Kapolri menyatakan kepuasannya atas operasi yang dilakukan, “Alhamdulillah, atas perintah Bapak Presiden untuk melaksanakan pembebasan terhadap korban penculikan pilot Selandia Baru beberapa waktu yang lalu. Atas kerja keras seluruh tim yang bertugas melaksanakan operasi, hari ini tim berhasil menyelesaikan misi dan membawa pulang sandera pilot dalam kondisi sehat,” sebuah pernyataan yang dikeluarkan Listyo Sigit di Jakarta pada Sabtu (21/9/2024).
Kerja sama dan sinergi antara TNI-Polri mendapat pengakuan khusus dari Kapolri, yang mengapresiasi kinerja personel dalam menyelesaikan misi kritis ini dengan lancar. “Selamat kepada seluruh anggota TNI dan Polri yang tergabung dalam Operasi Paro dan Damai Cartenz yang telah berhasil menyelamatkan pilot Selandia Baru atas nama Philip Mark Mehrtens yang telah diculik oleh KKB selama kurang lebih satu setengah tahun. Semoga bisa segera kembali bertemu dengan keluarganya,” ungkap Listyo Sigit.
Operasi penyelamatan Kapten Philip dikarakterisasi oleh pendekatan humanis dan strategi negosiasi yang melibatkan tokoh masyarakat adat dan gereja. Wakapolda Papua dan Kaops Damai Cartenz 2024, Brigjen Pol. Faizal Ramadhani, menyampaikan bahwa strategi ‘soft approach’ adalah fokus dalam misi ini, “Ya benar, kami mengedepankan pendekatan melalui tokoh agama, tokoh gereja, tokoh adat, dan keluarga dekat Egianus Kogoya.

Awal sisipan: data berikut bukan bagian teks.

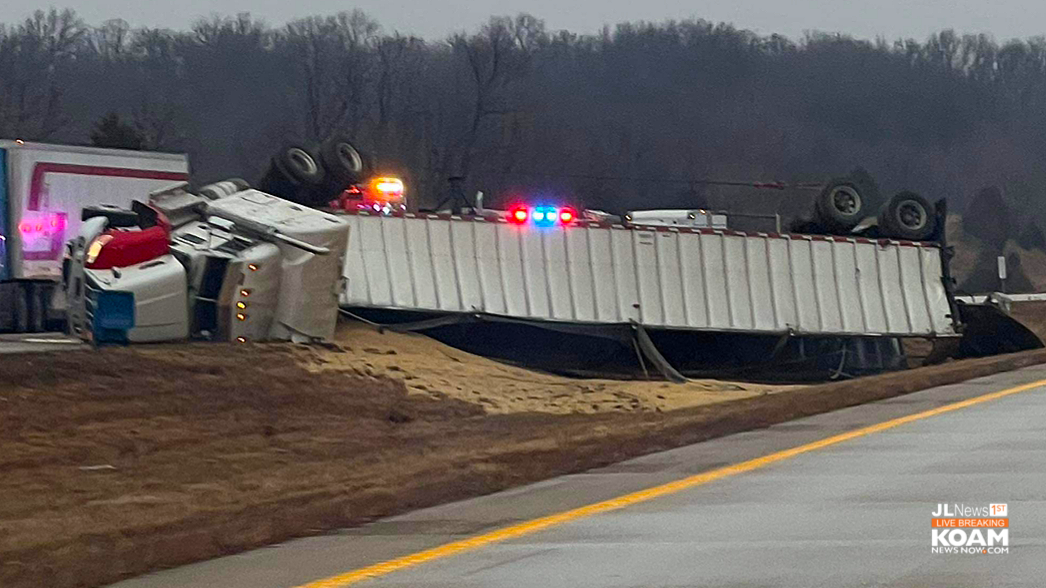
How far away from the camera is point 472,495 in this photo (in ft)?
40.3

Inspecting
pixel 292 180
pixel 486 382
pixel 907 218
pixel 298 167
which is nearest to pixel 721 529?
pixel 486 382

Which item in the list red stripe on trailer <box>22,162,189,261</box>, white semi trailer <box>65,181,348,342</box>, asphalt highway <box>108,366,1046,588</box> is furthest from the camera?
red stripe on trailer <box>22,162,189,261</box>

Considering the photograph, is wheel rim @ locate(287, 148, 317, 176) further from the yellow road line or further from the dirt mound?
the yellow road line

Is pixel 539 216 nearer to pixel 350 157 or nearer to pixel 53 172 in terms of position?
pixel 350 157

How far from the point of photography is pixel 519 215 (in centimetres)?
3041

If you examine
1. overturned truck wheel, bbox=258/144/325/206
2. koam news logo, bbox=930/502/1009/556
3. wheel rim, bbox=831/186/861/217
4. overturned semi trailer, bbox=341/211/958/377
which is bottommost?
koam news logo, bbox=930/502/1009/556

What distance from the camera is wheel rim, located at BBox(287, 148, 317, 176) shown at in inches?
1289

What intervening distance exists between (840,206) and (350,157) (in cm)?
1024

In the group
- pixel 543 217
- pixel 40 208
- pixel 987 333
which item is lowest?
pixel 987 333

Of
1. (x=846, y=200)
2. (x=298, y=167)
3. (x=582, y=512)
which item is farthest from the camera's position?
(x=846, y=200)

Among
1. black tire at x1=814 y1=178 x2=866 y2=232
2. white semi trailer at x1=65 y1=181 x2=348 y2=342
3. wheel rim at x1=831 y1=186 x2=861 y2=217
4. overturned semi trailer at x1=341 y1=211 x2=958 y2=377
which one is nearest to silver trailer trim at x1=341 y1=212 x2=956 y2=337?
overturned semi trailer at x1=341 y1=211 x2=958 y2=377

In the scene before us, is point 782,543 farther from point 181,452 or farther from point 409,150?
point 409,150

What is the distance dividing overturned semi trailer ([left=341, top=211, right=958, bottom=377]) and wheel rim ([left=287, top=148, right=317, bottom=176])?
404cm

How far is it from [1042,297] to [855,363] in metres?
18.3
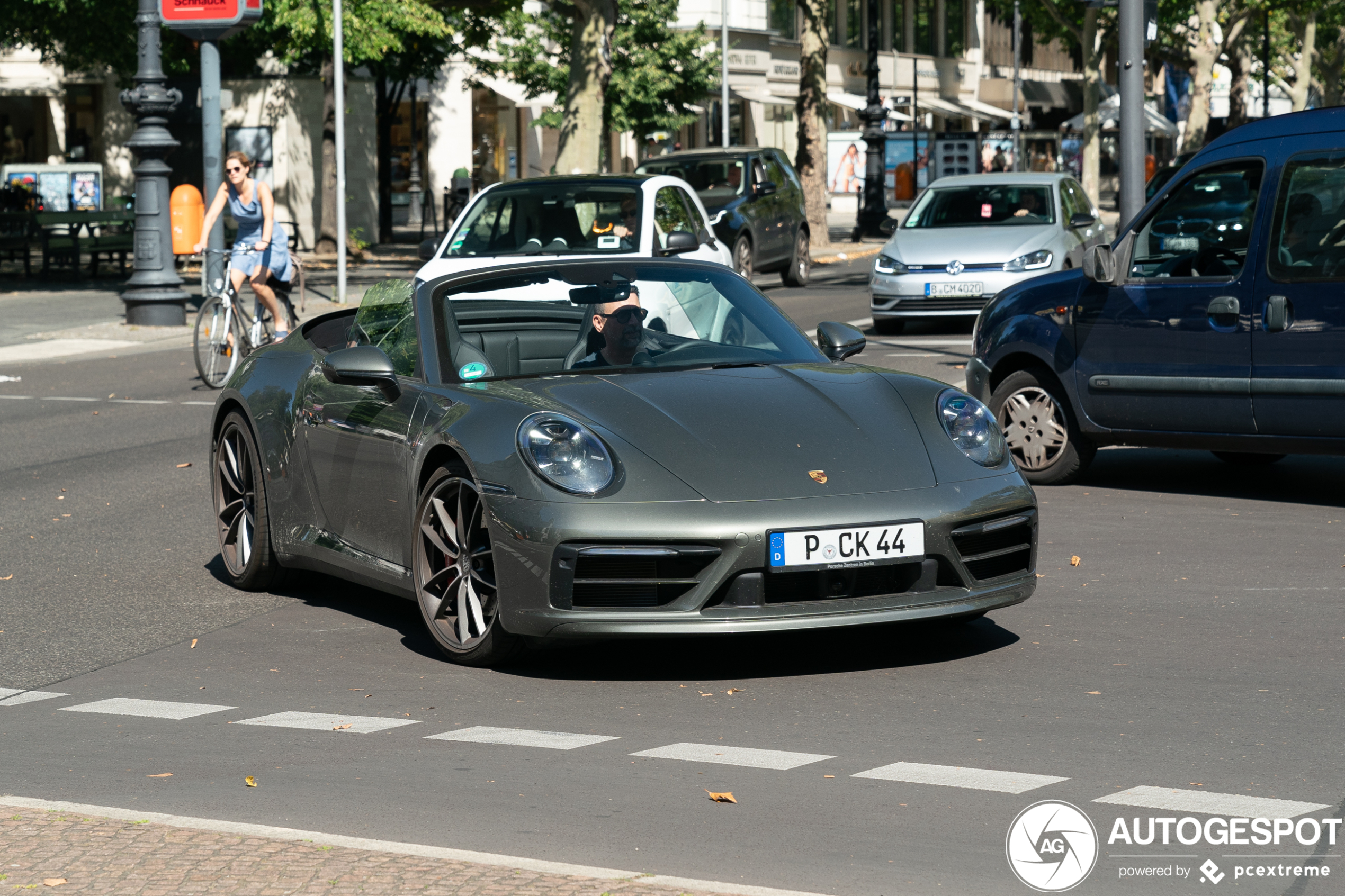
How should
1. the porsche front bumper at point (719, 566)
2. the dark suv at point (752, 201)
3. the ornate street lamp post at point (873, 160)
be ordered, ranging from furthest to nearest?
1. the ornate street lamp post at point (873, 160)
2. the dark suv at point (752, 201)
3. the porsche front bumper at point (719, 566)

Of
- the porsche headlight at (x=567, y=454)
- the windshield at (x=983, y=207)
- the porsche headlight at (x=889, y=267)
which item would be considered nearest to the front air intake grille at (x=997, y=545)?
the porsche headlight at (x=567, y=454)

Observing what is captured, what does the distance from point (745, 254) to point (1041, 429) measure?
15.3 meters

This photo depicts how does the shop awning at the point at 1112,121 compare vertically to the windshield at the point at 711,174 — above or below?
above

Pendekatan ini penting dilakukan untuk meminimalkan jatuhnya korban jiwa, baik dari aparat, masyarakat sipil, dan sekaligus menjaga keselamatan dari pilot itu sendiri,” jelas Faizal.
Langkah-langkah medis dan psikologis pun diambil sebelum Kapten Philip dipulangkan ke negara asalnya, sebuah prosedur yang menekankan pentingnya kondisi kesehatan mental dan fisik korban setelah menghadapi situasi traumatis.
Kisah pembebasan Kapten Phillip Mark Mehrtens telah menjadi bukti aksi heroik penyelamatan yang melibatkan koordinasi kuat antar lembaga keamanan nasional di Indonesia, sebuah operasi yang mencerminkan dedikasi dan profesionalisme aparat Indonesia dalam mengamankan warga negara asing yang menjadi korban di wilayah konflik domestik.